The Federal Reserve decided not to help the economy by surprising markets with no change in the Fed Funds rate in September, adding to the large cloud of uncertainty. Instead the Fed indicated that China and other weak countries needed their support along with domestic players threatened by global weakness. Those concerns are being “walked back” by FOMC members in the face of widespread angst from all quarters. Living in their world of models, QE is supposed to work, hoarding trillions of dollars of risk free assets is supposed to be a “positive”. For some FOMC members, reality has not yet set in. One FOMC member even supports more QE. But, what would that accomplish other than adding to their already unnervingly large portfolio?. Owners make it clear that credit availability and costs are not holding them back. But 40 percent are significantly distressed about Fed indecisiveness and another 35 percent are “somewhat” concerned. More “uncertainty” is the enemy of small businesses. What does the Fed fear that few others seem to worry about?
GDP growth languished in Q3, and will not likely impress in Q4. The industrial sector is weakening and the small business sector has not returned to its historical role in the production of GDP and jobs. The October NFIB survey gave no indication of a resurgence in growth in the small business sector, readings remaining below average.

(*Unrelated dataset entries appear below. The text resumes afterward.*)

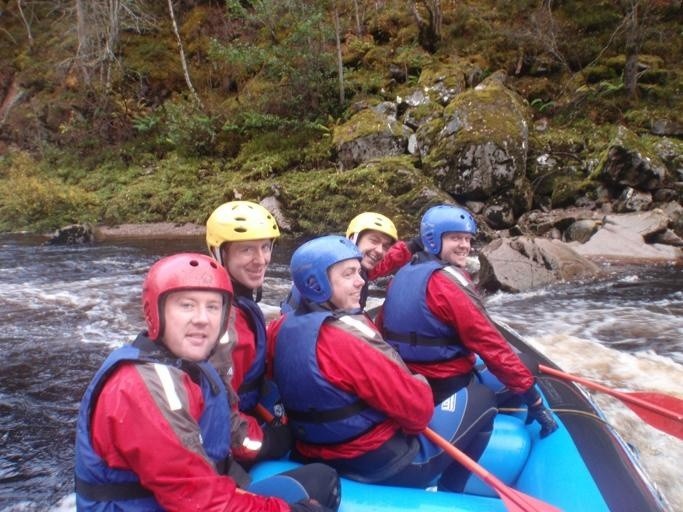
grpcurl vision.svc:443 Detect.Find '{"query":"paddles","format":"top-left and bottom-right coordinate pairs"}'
top-left (538, 365), bottom-right (683, 440)
top-left (424, 428), bottom-right (561, 512)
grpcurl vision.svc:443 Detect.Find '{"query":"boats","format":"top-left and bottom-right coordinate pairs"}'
top-left (245, 302), bottom-right (668, 511)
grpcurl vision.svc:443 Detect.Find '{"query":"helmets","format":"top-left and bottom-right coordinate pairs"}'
top-left (206, 201), bottom-right (280, 259)
top-left (290, 235), bottom-right (363, 304)
top-left (420, 204), bottom-right (476, 255)
top-left (142, 253), bottom-right (234, 340)
top-left (345, 212), bottom-right (398, 245)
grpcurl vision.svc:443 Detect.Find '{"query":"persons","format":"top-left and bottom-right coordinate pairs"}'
top-left (375, 204), bottom-right (559, 440)
top-left (205, 200), bottom-right (293, 476)
top-left (278, 212), bottom-right (423, 315)
top-left (266, 235), bottom-right (499, 494)
top-left (74, 253), bottom-right (342, 512)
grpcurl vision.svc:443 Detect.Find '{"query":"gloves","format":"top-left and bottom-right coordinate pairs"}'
top-left (292, 499), bottom-right (332, 512)
top-left (522, 388), bottom-right (558, 436)
top-left (259, 423), bottom-right (291, 460)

Consumer sentiment (University of Michigan) rose in October, but only to the second lowest reading for the year, not a great performance. The lowest reading was reached in September. The gain was driven by the low income segment as the top income group was apparently depressed by stock market gyrations. Over 60 percent reported hearing unfavorable news about the economy. Far more consumers think government policy is “poor” than think it is “good” (39 percent vs 16 percent). Over 20 percent of owners who think it is a bad time to expand blame “political uncertainty.
Supporting the views of her former boss, Hillary Clinton now blames the Middle East refugee problem on “climate change”, the cause of all bad things. This remains the “center piece” of President Obama’s policy model and prospects for dealing with tax reform, the rising cost of health care, and the flood of capital-devouring regulations are dim. This will continue to depress growth in Q4 and into 2016.